On climate, the futurist and writer Alex Steffan calls this practice “predatory delay.” The fossil fuel industry knew about the dangers of climate change as early as the 1970s. As they spread doubt and fought for delay, heat-trapping gasses increased 50% over their pre-industrial baseline, leading to more coastal flooding, inland wildfires, heat wave deaths, and worsening air pollution.

For the gun lobby, delay means more mass shootings. According to one study, fatalities from mass shootings were 70% less likely to occur during the 1994-to-2004 assault weapons ban. Much more violence could have been prevented if Congress hadn’t let the ban expire.

Staying Focused

In the face of these propaganda campaigns, it’s tempting to play Whac-A-Mole, chasing bad arguments with good information. But in doing so, scientists, advocates, media outlets, and political leaders wind up playing on the agnotologists’ turf.

Instead of getting sucked into bad faith debates, public interest advocates should focus on the concrete benefits of the policies they want and the popularity of their proposals.

Companies—and customers—should also stop doing business with institutions that spread misinformation.
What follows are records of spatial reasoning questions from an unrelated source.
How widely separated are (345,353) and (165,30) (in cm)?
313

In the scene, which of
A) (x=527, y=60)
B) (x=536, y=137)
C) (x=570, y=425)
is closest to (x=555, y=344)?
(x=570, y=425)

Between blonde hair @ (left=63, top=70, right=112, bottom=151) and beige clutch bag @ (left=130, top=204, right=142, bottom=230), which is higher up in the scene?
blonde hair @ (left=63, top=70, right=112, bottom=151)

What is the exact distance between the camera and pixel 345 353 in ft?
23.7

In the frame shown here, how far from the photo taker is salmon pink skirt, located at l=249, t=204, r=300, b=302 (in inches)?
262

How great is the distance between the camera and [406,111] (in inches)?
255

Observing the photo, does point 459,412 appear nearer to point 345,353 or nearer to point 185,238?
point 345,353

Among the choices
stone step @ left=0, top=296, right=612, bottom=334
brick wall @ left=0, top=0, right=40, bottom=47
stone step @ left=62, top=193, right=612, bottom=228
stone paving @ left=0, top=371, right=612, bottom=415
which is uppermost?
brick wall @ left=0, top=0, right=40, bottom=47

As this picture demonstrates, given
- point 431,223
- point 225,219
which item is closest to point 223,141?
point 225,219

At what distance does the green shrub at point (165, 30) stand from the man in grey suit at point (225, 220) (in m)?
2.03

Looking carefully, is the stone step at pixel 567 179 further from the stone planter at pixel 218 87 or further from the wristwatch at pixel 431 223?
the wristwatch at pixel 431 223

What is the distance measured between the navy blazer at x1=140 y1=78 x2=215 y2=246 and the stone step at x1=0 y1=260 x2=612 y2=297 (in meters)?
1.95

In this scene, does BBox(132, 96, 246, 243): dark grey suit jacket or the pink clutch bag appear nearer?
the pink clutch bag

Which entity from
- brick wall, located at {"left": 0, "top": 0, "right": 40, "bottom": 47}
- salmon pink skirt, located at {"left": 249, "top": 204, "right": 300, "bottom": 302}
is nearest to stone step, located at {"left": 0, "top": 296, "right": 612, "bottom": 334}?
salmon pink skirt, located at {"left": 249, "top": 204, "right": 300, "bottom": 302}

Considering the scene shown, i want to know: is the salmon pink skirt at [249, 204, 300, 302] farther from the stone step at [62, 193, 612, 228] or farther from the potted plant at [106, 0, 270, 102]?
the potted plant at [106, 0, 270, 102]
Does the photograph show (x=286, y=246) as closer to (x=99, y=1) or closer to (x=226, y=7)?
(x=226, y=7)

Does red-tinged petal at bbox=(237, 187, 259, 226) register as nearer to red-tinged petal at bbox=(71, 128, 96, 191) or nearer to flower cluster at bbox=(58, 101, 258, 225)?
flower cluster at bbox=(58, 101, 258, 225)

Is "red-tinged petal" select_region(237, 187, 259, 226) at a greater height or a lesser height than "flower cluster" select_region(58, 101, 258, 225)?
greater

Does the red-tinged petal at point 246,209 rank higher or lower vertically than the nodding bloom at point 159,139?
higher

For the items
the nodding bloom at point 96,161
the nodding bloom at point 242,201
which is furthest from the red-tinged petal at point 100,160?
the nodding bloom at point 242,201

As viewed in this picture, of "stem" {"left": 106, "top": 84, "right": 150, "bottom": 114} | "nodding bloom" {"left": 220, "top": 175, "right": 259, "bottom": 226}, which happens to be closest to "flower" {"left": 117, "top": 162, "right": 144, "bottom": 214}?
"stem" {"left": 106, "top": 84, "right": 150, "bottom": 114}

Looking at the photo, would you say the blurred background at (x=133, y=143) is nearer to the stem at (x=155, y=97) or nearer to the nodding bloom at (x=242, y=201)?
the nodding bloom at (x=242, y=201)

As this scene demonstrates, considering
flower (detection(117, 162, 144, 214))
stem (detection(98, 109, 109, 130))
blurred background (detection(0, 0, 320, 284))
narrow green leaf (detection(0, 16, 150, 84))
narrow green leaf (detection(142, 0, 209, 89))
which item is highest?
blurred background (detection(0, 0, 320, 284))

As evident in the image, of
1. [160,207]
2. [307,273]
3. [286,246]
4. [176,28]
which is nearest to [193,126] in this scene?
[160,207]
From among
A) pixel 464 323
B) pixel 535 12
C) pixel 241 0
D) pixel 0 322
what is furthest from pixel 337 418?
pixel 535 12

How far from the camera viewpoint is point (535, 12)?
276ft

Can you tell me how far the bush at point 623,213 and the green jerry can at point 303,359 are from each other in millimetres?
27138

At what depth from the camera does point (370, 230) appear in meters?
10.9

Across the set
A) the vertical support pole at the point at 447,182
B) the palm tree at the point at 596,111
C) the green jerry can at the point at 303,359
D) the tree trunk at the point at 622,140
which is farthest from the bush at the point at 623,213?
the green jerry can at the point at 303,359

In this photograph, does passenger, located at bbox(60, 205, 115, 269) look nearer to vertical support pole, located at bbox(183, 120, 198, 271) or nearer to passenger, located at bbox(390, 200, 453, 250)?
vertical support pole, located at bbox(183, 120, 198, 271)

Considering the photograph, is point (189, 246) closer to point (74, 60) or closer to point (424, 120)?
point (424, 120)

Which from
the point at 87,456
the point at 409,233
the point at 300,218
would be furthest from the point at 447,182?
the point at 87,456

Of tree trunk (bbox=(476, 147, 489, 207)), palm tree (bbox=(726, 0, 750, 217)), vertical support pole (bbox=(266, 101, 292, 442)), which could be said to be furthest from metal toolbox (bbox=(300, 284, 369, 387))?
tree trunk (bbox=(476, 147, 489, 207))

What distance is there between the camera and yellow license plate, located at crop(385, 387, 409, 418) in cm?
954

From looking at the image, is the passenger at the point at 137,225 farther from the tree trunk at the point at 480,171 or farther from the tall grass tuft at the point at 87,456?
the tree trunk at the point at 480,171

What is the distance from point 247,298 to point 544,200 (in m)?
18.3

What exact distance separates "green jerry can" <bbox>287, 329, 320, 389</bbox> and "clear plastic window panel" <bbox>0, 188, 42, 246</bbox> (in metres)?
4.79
That includes ending partnerships with bad-faith trade groups, urging political leaders to reject funding from tainted industries, and refusing to support politicians who engage in these tactics, or work with these industries.

If misinformation is a product, the best solution is dismantling the machines that make it.


Aaron Huertas is a political communications consultant based in Washington, D.C. He previously worked as a communications director for the U.S. House Select Committee on the Climate Crisis and as a science communications officer at the Union of Concerned Scientists, a public interest science advocacy group.